The Gifted Education Research Resource Institute (GERI) is a multidimensional center dedicated to the study, discovery, and development of human potential. It was founded by John F. Feldhusen in 1977 and is situated in the College of Education, Purdue University in West Lafayette, Indiana. GERI's mission is holistic development of giftedness, creativity, and talent among individuals throughout their lifespan. This is accomplished through enrichment programs for talented youth, graduate programs for future scholars and leaders, professional development and coursework for educators, and ongoing research on the psychology of giftedness, creativity, and talent development.
GERI faculty and staff work with P-12  educators in developing and improving services for gifted, creative, and talented children, as well as training school teachers and administrators in gifted education. In addition, GERI has developed several programs for talented youth. The Super Saturday program, a six-week enrichment program, was created in the spring of 1976. In 1977, GERI began Summer Residential Camps, aimed at providing a preview of college life to talented students.

━━━━━━━━━━━━━━━━━━━━

THE PROBLEM - Copy word for word the stretch of the passage on the Gifted Education Research Resource Institute from "The Gifted Education" through "and talent development.".

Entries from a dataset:

━━━━━━━━━━━━━━━━━━━━

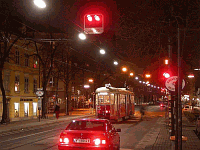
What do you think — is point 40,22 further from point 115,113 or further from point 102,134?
point 102,134

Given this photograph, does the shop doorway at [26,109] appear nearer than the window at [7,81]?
No

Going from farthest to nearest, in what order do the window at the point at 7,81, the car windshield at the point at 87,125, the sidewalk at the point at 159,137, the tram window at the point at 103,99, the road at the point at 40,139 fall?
the window at the point at 7,81, the tram window at the point at 103,99, the road at the point at 40,139, the sidewalk at the point at 159,137, the car windshield at the point at 87,125

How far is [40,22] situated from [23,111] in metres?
20.9

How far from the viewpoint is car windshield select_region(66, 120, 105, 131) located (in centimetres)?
1022

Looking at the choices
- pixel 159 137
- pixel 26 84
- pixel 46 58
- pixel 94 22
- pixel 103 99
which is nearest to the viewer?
pixel 94 22

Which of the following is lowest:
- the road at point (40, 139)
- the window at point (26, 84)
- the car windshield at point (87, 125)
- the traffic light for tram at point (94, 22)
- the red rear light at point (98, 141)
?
the road at point (40, 139)

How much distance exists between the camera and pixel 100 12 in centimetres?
1354

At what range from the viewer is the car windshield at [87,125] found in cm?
1022

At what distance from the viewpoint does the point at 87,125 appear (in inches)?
412

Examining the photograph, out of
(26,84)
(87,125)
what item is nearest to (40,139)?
A: (87,125)

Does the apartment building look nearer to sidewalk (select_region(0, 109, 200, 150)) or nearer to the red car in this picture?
sidewalk (select_region(0, 109, 200, 150))

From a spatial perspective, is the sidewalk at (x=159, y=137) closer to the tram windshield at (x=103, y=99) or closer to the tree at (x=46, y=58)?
the tram windshield at (x=103, y=99)

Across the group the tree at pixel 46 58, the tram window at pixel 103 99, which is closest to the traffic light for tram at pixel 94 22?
the tram window at pixel 103 99

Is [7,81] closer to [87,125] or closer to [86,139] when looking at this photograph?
[87,125]
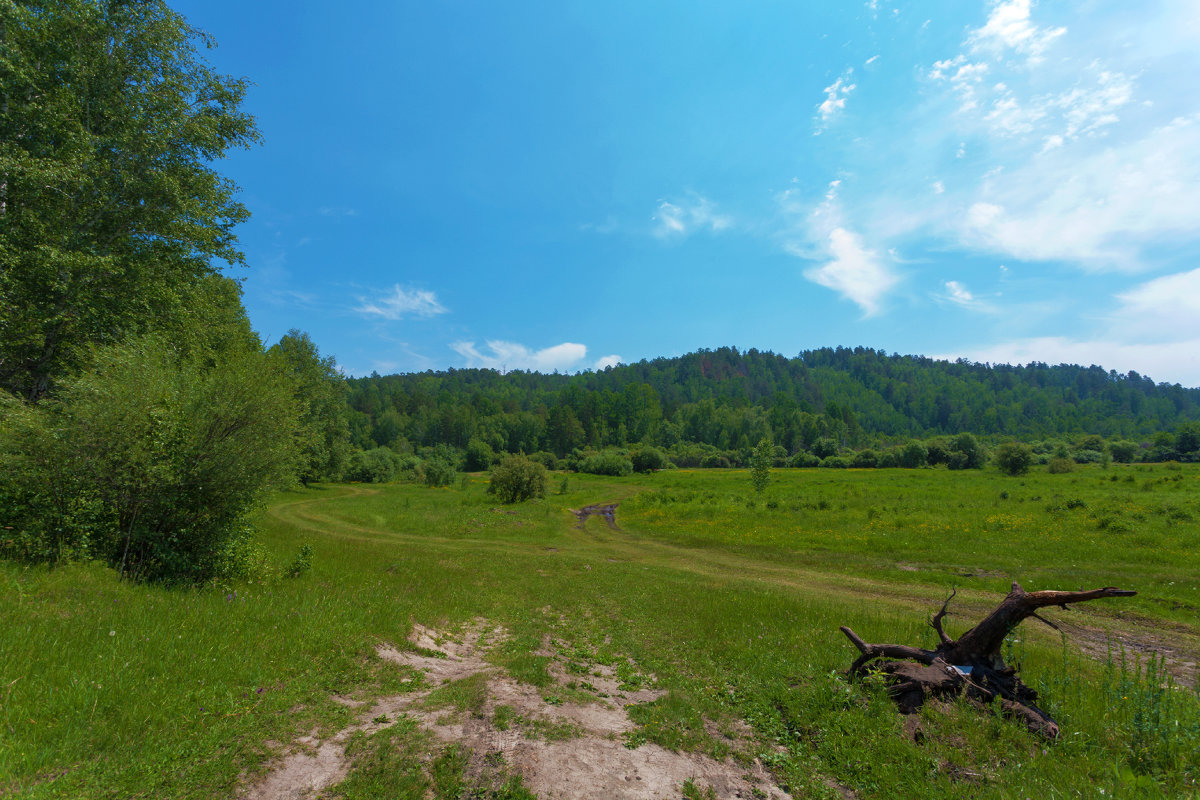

━━━━━━━━━━━━━━━━━━━━

TASK OUTPUT -
The Gifted Education Research Resource Institute (GERI) is a multidimensional center dedicated to the study, discovery, and development of human potential. It was founded by John F. Feldhusen in 1977 and is situated in the College of Education, Purdue University in West Lafayette, Indiana. GERI's mission is holistic development of giftedness, creativity, and talent among individuals throughout their lifespan. This is accomplished through enrichment programs for talented youth, graduate programs for future scholars and leaders, professional development and coursework for educators, and ongoing research on the psychology of giftedness, creativity, and talent development.